→ **The request**: In the records below, write each line from the line with "By distance from the camera, arrange" up to and including the line with "from nearest to furthest." as one string in a JSON list, leaving out blank lines.

Begin Entries shown

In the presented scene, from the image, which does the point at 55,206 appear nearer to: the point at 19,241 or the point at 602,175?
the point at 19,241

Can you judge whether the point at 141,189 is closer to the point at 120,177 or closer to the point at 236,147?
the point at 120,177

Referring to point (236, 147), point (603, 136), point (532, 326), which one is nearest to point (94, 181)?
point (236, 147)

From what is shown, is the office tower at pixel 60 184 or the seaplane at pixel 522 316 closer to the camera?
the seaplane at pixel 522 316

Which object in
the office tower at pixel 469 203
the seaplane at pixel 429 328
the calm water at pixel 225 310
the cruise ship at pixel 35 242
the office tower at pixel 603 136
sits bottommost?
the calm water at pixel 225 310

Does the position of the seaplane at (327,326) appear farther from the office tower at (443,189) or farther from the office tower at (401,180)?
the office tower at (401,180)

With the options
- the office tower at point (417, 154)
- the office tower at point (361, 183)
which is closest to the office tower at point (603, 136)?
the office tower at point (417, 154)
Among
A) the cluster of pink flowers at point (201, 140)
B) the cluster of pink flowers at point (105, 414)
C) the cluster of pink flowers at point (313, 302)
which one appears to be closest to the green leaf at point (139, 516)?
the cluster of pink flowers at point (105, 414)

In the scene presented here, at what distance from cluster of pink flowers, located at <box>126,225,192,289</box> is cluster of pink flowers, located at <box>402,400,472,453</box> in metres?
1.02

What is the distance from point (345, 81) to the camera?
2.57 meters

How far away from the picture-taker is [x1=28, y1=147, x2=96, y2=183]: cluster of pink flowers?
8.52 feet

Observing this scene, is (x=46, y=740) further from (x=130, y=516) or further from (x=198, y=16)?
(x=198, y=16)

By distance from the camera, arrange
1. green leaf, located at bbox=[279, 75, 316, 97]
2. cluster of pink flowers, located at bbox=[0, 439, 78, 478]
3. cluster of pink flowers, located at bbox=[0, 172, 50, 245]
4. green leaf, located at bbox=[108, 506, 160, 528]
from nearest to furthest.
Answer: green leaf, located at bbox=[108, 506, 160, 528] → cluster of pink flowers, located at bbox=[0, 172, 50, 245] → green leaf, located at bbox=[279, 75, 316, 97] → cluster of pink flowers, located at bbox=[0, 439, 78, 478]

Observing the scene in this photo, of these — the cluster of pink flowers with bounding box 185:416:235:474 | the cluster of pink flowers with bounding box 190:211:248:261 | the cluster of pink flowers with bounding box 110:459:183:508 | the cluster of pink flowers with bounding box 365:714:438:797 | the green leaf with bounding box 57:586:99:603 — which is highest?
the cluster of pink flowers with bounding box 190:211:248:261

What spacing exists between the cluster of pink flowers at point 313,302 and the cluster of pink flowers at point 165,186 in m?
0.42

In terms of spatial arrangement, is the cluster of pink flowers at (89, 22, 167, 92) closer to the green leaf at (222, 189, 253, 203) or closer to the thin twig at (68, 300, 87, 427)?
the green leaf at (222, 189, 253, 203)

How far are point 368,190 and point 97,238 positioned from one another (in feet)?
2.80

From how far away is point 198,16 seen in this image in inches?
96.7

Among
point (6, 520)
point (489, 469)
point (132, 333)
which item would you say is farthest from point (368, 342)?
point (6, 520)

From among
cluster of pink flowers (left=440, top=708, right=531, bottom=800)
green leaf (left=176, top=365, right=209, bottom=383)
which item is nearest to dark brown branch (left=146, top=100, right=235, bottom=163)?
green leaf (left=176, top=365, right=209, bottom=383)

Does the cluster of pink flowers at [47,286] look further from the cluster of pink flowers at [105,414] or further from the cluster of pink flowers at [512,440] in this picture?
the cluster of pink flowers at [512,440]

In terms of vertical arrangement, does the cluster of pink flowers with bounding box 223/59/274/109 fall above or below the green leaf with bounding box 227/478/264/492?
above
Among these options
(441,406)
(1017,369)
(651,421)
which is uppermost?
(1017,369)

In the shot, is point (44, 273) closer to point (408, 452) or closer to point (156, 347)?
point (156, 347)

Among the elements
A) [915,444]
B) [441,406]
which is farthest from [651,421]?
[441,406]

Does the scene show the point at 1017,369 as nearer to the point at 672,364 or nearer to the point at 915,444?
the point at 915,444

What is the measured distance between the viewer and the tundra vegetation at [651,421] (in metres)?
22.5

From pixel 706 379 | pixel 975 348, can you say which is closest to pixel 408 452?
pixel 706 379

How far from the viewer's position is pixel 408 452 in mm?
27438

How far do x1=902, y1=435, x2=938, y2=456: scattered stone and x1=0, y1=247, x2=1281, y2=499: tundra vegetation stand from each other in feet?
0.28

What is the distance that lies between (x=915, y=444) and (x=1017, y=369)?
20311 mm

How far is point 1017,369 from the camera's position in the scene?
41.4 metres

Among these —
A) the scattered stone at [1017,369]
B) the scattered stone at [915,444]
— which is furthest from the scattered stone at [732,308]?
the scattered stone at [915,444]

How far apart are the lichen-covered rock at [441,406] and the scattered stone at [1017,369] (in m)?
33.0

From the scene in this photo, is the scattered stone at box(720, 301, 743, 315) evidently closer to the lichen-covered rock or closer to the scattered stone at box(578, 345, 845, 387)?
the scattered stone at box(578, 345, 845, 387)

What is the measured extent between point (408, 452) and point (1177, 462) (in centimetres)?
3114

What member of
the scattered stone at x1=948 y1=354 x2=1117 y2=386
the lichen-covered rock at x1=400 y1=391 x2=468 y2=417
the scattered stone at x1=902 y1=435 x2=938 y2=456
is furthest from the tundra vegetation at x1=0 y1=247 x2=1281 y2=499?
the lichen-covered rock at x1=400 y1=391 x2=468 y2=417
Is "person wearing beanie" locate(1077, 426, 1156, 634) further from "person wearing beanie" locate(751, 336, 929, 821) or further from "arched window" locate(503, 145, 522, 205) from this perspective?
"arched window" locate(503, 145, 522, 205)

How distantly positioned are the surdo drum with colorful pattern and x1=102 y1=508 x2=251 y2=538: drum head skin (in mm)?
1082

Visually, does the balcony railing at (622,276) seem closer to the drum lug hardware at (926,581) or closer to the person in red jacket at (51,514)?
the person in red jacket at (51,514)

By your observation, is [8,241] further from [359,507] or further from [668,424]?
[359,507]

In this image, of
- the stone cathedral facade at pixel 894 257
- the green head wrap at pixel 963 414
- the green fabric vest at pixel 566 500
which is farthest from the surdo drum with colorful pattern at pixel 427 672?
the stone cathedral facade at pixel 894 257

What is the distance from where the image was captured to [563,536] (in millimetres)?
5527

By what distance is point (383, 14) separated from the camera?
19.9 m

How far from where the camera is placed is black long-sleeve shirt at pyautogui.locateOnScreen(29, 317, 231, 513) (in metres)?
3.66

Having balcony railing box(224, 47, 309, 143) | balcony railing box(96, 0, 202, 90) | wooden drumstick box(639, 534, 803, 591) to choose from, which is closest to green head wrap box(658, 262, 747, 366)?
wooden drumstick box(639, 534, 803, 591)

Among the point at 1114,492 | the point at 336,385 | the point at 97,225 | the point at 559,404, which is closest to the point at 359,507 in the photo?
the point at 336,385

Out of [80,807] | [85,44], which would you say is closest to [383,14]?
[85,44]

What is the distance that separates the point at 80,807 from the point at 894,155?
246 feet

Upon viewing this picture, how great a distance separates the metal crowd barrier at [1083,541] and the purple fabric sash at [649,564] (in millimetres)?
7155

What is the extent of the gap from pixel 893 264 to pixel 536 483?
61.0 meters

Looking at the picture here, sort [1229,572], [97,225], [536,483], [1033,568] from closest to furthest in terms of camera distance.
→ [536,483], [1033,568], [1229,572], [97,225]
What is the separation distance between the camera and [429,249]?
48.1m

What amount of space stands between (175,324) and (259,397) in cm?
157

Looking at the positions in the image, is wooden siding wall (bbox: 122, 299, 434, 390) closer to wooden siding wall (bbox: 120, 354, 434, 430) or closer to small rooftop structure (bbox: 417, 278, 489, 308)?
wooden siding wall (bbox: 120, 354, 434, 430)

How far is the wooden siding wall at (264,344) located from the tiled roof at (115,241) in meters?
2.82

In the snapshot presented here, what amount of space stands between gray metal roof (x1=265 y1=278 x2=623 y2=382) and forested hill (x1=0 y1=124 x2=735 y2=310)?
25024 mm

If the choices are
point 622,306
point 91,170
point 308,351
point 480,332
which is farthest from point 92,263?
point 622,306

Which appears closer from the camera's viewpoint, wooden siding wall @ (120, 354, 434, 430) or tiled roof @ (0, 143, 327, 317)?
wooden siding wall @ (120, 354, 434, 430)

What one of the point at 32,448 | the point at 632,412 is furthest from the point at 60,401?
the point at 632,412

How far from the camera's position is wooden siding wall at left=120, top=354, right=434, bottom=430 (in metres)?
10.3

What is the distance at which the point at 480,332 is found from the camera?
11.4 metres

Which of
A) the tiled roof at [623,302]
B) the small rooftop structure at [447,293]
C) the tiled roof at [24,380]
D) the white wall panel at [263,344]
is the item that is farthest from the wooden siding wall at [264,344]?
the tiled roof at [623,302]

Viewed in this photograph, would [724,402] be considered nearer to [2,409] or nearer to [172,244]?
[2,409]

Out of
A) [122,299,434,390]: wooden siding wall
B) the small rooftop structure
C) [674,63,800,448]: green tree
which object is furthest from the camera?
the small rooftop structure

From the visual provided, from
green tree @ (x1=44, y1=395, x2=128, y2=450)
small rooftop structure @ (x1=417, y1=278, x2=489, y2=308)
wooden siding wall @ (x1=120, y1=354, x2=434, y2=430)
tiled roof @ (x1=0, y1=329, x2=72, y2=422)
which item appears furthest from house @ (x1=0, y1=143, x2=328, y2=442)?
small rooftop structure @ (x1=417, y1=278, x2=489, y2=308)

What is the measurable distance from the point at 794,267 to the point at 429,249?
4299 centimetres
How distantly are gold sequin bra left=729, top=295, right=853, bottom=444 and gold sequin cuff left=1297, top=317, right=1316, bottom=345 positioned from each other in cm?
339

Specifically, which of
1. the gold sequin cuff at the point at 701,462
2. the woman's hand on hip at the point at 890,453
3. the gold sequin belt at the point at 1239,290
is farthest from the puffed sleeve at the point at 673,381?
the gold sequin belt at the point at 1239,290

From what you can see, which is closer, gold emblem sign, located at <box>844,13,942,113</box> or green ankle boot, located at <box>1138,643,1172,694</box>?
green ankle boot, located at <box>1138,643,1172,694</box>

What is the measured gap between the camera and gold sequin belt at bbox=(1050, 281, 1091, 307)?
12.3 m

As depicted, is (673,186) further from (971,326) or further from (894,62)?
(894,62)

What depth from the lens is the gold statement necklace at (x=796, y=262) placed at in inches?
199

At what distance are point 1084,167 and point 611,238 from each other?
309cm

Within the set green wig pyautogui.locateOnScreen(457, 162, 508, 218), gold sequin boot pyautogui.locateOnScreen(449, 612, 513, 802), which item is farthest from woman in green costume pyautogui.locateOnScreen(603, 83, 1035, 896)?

End Entries shown

→ **The solution**:
[
  "By distance from the camera, arrange",
  "1. green leaf, located at bbox=[279, 75, 316, 97]",
  "2. cluster of pink flowers, located at bbox=[0, 439, 78, 478]",
  "3. cluster of pink flowers, located at bbox=[0, 172, 50, 245]",
  "4. green leaf, located at bbox=[108, 506, 160, 528]",
  "from nearest to furthest."
]